### Texto da página

O relato de Alcina expressa que não se deveria definir o trabalho escravo em função do tamanho e intensidade da jornada. Ela conclui que se os costureiros trabalham sem folga, é porque compensa. Para Alcina, o compensar da jornada extensa nesse período refere-se justamente ao modo como o setor se estrutura. O migrante da costura precisa necessariamente se dispor ao trabalho intenso no período em que há demanda, pois no restante do ano as encomendas são intermitentes. É a entrada no circuito das encomendas que define as jornadas, o ritmo e a intensidade de trabalho. A principal causa do crescimento da presença de migrantes no setor é devido ao fato de eles se disporem a trabalhar intensamente em alguns períodos do ano, quando a demanda é alta e se virarem

nos períodos de baixa – momento em que frequentemente costumam retornar aos locais

de origem.

Em outro momento da entrevista, Alcina diz que havia trabalho escravo nas oficinas quando os empregadores eram coreanos. Mas, no momento atual, em que praticamente não há mais coreanos donos de oficinas e que os migrantes da costura são, eles mesmos, os donos das pequenas fábricas, não se poderia falar em trabalho escravo, mas em muito trabalho, uma vez que não existiria mais a restrição de liberdade.

######
### Material fornecido

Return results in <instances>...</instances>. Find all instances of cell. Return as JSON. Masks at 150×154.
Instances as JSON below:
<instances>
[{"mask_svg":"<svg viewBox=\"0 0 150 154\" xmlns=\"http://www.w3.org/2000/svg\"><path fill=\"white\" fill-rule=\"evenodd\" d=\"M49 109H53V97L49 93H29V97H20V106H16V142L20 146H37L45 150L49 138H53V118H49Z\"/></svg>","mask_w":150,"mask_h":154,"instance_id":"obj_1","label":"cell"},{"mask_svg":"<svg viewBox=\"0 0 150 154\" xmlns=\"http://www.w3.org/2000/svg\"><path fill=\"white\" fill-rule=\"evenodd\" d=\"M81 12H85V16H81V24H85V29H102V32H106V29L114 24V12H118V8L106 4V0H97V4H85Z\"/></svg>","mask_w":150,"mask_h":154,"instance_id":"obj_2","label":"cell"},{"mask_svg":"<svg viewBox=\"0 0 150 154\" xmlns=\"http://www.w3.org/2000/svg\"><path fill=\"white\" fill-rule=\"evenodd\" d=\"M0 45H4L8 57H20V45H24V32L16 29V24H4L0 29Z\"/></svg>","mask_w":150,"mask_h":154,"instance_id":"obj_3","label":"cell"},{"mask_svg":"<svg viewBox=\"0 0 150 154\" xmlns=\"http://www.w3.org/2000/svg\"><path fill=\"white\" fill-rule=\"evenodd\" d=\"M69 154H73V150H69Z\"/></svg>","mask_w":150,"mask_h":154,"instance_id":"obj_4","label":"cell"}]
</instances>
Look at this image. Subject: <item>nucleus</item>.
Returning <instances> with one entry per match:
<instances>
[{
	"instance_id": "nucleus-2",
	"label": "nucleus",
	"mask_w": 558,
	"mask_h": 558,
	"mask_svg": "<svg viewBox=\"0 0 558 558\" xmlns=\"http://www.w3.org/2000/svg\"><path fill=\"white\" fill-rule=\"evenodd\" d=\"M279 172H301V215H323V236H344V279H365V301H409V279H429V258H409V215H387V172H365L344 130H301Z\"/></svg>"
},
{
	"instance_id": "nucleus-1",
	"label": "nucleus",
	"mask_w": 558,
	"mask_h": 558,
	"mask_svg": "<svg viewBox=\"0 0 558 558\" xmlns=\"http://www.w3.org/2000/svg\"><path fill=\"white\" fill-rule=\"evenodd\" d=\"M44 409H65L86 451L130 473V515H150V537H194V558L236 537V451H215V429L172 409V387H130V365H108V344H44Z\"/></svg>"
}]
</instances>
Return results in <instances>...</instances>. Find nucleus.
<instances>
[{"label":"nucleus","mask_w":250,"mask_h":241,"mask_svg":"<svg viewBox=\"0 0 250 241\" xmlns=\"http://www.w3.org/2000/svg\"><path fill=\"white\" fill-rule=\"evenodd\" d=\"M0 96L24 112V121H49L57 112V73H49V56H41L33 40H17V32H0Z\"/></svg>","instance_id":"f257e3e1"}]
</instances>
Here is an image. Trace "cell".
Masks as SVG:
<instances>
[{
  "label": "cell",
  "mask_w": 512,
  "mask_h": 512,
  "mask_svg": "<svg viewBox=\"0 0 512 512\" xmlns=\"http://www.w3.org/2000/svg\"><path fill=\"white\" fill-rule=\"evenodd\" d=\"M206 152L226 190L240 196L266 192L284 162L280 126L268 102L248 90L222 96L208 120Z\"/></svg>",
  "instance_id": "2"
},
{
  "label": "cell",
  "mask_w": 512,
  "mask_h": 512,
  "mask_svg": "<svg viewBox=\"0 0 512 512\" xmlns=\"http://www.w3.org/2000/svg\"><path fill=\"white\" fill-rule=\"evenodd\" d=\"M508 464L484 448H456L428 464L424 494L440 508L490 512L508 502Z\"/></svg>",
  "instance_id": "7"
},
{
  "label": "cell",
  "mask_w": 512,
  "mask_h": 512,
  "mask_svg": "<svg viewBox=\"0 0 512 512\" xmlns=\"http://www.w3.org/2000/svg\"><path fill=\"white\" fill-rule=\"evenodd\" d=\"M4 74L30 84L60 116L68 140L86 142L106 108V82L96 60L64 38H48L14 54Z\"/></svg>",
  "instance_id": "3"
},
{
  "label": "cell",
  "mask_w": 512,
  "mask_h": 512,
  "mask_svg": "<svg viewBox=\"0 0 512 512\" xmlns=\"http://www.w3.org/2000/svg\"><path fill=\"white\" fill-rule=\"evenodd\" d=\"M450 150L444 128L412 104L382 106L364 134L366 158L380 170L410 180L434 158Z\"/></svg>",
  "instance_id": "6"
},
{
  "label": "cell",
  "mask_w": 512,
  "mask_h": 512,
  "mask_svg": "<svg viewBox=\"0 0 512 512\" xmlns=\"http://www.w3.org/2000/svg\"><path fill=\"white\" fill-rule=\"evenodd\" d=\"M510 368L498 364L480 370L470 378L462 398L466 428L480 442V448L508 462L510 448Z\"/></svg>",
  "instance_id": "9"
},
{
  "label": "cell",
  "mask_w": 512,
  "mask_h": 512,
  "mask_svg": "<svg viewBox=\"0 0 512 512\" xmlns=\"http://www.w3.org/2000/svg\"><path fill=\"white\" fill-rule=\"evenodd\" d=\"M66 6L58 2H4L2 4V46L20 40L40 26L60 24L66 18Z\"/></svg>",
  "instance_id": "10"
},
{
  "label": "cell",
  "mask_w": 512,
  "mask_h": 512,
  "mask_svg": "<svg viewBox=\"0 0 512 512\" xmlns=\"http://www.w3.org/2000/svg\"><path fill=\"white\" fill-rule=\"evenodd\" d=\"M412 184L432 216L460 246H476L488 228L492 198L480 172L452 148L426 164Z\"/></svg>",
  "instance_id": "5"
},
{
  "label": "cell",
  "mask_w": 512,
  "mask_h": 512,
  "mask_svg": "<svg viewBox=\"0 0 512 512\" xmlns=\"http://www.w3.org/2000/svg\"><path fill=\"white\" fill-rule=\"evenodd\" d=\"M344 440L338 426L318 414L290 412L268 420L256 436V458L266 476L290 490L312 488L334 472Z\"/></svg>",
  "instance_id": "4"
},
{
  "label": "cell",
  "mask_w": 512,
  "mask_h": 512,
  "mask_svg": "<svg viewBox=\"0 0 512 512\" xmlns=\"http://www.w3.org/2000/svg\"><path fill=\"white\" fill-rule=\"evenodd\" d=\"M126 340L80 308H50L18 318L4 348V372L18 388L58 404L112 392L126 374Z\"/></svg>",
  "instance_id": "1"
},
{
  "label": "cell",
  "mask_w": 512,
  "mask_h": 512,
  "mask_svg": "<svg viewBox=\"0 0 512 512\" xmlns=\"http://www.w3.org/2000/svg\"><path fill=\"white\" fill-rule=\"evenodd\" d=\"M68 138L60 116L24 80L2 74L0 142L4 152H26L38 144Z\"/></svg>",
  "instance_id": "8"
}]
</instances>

######

Segundo o texto, em que época Alcina diz que havia trabalho escravo nas oficinas? Baseie-se somente no texto.

Quando os empregadores eram coreanos.